Learn More
Time Passes Faster At Your Head
It may sound like science fiction, but every part of your body is aging at a slightly different rate. This bizarre reality is a direct consequence of Albert Einstein's theory of general relativity, which revealed that gravity isn't just a force, but a curvature in the very fabric of spacetime. Massive objects like Earth warp this fabric, and the stronger the gravitational pull, the more spacetime is warped and the slower time itself passes. Since your feet are closer to the Earth's center of mass, they experience a slightly stronger gravitational pull than your head, causing time to tick by ever so slightly slower for them.
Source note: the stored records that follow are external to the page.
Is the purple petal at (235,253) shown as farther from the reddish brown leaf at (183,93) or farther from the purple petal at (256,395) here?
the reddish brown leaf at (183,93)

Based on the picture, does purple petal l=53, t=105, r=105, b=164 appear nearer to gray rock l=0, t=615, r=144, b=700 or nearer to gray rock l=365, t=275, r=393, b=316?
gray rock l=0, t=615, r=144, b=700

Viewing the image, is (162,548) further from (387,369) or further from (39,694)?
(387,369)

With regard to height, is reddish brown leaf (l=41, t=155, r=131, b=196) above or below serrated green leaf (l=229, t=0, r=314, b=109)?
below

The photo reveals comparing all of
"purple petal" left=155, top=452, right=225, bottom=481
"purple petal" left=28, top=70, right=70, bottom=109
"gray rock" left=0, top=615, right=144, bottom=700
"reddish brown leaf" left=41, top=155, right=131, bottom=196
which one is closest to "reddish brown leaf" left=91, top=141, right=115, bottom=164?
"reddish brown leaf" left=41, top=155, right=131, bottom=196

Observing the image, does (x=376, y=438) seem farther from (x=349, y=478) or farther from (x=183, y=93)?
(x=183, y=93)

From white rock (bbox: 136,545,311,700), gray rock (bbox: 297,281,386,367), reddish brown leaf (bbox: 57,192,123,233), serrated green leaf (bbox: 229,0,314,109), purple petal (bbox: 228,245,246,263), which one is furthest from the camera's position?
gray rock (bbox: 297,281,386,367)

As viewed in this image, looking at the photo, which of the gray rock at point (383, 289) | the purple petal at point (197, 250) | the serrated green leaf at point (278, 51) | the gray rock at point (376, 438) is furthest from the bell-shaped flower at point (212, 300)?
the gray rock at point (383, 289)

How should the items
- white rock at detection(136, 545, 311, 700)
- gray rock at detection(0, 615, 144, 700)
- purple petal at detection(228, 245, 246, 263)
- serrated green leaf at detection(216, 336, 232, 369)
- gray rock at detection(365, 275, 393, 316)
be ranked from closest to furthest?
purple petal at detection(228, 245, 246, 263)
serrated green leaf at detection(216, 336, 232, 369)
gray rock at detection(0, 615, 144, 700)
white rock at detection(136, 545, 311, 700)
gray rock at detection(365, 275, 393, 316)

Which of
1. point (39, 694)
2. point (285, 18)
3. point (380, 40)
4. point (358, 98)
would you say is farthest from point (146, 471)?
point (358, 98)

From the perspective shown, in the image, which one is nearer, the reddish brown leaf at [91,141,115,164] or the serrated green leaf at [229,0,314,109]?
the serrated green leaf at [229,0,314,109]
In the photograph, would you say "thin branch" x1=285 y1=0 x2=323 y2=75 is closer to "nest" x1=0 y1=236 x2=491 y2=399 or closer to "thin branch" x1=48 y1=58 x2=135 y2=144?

While this effect is far too small to notice in our daily lives, it is not just theoretical. In 2010, physicists at the National Institute of Standards and Technology (NIST) used a pair of incredibly precise aluminum optical clocks, the most accurate timekeeping devices ever built, to measure this phenomenon directly. By raising one clock a mere 33 centimeters (about one foot) above the other, they were able to detect that the higher clock ran infinitesimally faster, confirming Einstein's prediction on a human scale.
This principle, known as gravitational time dilation, has significant real-world consequences. The satellites that make up the Global Positioning System (GPS) orbit far above the Earth in a weaker gravitational field. As a result, their internal clocks run faster than clocks on the ground. If engineers didn't constantly correct for this relativistic effect, GPS navigation would accumulate errors of several miles each day, rendering the entire system useless.